● **Trecho apresentado**:
▶
01/03/2008 - 0:00
Chegar a Lhasa não é fácil. Uma permissão do Escritório de Turismo Tibetano é vital para qualquer estrangeiro alcançar a capital da Região Autônoma do Tibete, hoje parte da China. Mas sair de lá é ainda mais difícil. Para visitar o interior do Tibete, preciso de duas outras autorizações e, como viajo sozinho, arrumar essa papelada é complicado. As autoridades chinesas facilitam apenas para os que viajam em grupo, sobre os quais o governo tem mais controle.
Meu desejo de conhecer alguns dos monastérios no altiplano tibetano é tão grande que encontro um anjo da guarda budista. Tashi, um comerciante tibetano que trabalhou em turismo, simpatiza comigo. Almoçamos no jardim de um dos hotéis de Lhasa e explico minha aspiração. No dia seguinte, ele me informa ter conseguido o meio de transporte – seu próprio carro –, um excelente guia (a preço de custo) e a autorização gratuita. Bastava apenas desenhar o itinerário. Tashi recomenda que eu visite Shigatse e Gyantse, duas jóias da província Tsang.
A estrada que sai de Lhasa é excelente. Mingma, meu guia, confirma que o asfalto é novo, tem apenas dois anos. “O problema é que carros e ônibus trafegam em alta velocidade. Há alguns meses, uma van com 20 passageiros caiu na ribanceira do rio Brahmaputra”, diz. Depois disso, a polícia chinesa criou um sistema rígido de controle para obrigar os motoristas a não ultrapassar a velocidade de 40 km/h.
A estrada segue o grandioso rio Brahmaputra até perto de Shigatse, 270 quilômetros a oeste de Lhasa. Nesse trecho, o vale fica mais amplo e as plantações de trigo e cevada ganham mais espaço. “A cevada dessa região é a melhor do país”, conta Mingma. “A tsampa, a farinha de cevada tostada utilizada nos rituais budistas, é essencial também na nossa alimentação.”
◀
● **Listagem fornecida**:
▶
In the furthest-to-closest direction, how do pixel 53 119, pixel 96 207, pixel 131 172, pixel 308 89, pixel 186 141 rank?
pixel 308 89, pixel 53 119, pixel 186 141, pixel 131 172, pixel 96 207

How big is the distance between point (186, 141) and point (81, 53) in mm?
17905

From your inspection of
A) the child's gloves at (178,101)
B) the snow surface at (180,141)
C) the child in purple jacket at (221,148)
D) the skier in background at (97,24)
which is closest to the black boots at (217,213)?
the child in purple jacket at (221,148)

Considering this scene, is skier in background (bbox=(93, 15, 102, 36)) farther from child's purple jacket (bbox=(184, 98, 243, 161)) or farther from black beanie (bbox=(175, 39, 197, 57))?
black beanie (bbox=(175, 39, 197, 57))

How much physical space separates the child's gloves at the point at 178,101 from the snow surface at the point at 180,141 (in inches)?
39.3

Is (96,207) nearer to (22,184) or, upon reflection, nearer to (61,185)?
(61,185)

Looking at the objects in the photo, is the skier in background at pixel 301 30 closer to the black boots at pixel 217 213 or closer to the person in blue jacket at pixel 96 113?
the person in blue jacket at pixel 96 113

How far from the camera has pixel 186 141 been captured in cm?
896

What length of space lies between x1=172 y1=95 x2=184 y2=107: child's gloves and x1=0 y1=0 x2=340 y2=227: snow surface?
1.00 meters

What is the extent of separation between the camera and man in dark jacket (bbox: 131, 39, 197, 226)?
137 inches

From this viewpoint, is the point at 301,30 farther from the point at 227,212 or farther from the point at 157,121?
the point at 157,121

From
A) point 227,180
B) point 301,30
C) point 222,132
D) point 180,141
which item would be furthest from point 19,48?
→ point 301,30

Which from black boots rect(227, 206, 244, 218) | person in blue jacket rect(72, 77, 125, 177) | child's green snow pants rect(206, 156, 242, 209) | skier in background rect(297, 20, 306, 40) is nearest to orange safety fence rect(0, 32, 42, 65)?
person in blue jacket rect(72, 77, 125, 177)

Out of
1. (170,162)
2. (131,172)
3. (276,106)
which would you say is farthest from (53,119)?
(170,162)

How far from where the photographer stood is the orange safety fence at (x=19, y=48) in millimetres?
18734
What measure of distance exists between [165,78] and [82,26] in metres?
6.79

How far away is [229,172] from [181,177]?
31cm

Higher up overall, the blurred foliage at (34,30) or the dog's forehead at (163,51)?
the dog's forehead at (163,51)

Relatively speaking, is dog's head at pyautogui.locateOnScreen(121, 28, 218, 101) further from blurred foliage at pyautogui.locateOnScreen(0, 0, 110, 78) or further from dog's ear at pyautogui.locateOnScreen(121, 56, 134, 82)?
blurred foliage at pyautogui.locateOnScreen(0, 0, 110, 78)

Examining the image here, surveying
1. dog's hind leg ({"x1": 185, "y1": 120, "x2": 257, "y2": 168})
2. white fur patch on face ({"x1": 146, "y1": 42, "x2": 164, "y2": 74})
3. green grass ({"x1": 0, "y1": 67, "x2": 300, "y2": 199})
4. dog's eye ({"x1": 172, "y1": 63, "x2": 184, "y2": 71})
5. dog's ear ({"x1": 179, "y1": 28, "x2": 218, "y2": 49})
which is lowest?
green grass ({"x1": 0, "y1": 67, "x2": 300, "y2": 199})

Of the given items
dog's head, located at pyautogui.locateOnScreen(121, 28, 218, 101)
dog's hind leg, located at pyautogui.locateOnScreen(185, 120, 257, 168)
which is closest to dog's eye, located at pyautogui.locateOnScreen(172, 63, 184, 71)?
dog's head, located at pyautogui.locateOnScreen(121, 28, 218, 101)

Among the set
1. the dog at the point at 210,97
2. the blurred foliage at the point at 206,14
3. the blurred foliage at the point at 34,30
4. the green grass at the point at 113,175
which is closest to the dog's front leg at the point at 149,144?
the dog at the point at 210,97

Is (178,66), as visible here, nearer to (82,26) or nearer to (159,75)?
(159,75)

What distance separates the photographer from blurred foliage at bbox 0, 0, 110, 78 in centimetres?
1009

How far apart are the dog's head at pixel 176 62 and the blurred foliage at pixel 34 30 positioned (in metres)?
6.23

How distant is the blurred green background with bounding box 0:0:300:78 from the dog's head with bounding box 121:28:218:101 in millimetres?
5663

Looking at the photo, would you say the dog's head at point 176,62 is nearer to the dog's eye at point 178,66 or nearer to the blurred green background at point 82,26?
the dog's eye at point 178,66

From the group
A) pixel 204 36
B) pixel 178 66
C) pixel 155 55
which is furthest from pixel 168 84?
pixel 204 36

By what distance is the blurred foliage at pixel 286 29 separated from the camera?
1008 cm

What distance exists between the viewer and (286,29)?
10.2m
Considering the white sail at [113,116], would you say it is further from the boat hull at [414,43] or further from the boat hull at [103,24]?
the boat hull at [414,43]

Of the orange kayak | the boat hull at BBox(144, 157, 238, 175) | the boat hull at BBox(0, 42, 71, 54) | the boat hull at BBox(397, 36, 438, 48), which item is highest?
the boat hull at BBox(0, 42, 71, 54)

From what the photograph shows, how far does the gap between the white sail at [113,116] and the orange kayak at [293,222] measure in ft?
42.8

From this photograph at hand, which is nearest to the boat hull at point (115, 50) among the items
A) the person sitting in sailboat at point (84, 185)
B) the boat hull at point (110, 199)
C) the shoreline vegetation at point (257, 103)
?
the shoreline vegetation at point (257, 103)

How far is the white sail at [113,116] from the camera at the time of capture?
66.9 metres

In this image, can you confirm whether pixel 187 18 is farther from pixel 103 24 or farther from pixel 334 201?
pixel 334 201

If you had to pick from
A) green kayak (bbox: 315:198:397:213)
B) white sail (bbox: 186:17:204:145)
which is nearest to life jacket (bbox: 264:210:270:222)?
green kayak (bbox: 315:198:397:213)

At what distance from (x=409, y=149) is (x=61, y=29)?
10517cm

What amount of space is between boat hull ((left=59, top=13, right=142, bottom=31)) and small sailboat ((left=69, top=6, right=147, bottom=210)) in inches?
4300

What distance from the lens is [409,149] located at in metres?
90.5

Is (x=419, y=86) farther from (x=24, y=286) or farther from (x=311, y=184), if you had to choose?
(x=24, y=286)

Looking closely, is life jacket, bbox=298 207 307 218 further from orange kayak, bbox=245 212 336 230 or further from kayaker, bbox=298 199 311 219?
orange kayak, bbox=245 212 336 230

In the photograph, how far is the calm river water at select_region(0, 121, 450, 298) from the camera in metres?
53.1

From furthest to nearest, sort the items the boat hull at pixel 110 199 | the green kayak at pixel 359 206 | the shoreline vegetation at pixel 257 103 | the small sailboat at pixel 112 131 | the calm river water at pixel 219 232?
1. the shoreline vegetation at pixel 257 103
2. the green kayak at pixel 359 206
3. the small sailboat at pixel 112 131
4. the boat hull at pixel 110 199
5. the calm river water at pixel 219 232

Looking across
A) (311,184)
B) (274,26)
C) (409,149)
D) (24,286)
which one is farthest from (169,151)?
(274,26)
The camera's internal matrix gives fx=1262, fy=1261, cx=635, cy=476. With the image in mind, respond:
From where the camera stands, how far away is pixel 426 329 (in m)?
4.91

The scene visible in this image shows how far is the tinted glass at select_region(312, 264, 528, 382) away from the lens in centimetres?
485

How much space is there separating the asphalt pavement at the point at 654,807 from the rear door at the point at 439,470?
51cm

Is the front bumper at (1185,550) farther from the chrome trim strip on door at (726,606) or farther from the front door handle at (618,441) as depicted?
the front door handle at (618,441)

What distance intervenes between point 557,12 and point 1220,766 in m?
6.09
◀
● **Tarefas a realizar**:
[a] No relato de viagem ao Tibete, qual velocidade a polícia chinesa passou a proibir os motoristas de ultrapassar?
[b] Prossiga com o relato de viagem ao Tibete, começando logo após a última frase apresentada.
A listagem provém de uma fonte distinta.

● **Respostas às tarefas**:
[a] A velocidade de 40 km/h.

[b]
CHEGO A GYANTSE, 90 quilômetros após Shigatse, para ver a estupa Gyantse Kumbum. “No budismo, a estupa representa a organização do universo e a mente iluminada de Buda. No seu interior, são guardadas relíquias de grandes mestres”, diz Mingma. Todas possuem uma base quadrada que se eleva em forma cônica. Gyantse Kumbum foi construída em 1427 por um príncipe da região e é a mais importante estupa do Tibete. Entro no monastério Pelkor Chöden e tomo um susto com a estrutura de 35 metros de altura. Seu topo é enfeitado com um cone dourado e quatro pares de olhos inquisidores de Buda.
Subo os primeiros degraus e penetro no templo. O movimento de fiéis é intenso, um constante entra-e-sai de famílias. As mulheres trazem uma garrafa térmica ou uma vasilha com manteiga de iaque. Uma colherada é oferecida ao templo e colocada numa pira onde as velas estão acesas. É a contribuição de cada devoto para que o fogo, usando a gordura como combustível, continue a arder.
Em sentido horário, a partir de cima: a estupa Gyantse Kumbum, a mais importante do Tibete, construída por um príncipe da região em 1427; duas fiéis fazem suas orações diante das divindades iradas, protetoras do templo; e a estátua de Buda em um dos andares mais elevados da estupa Gyantse Kumbum.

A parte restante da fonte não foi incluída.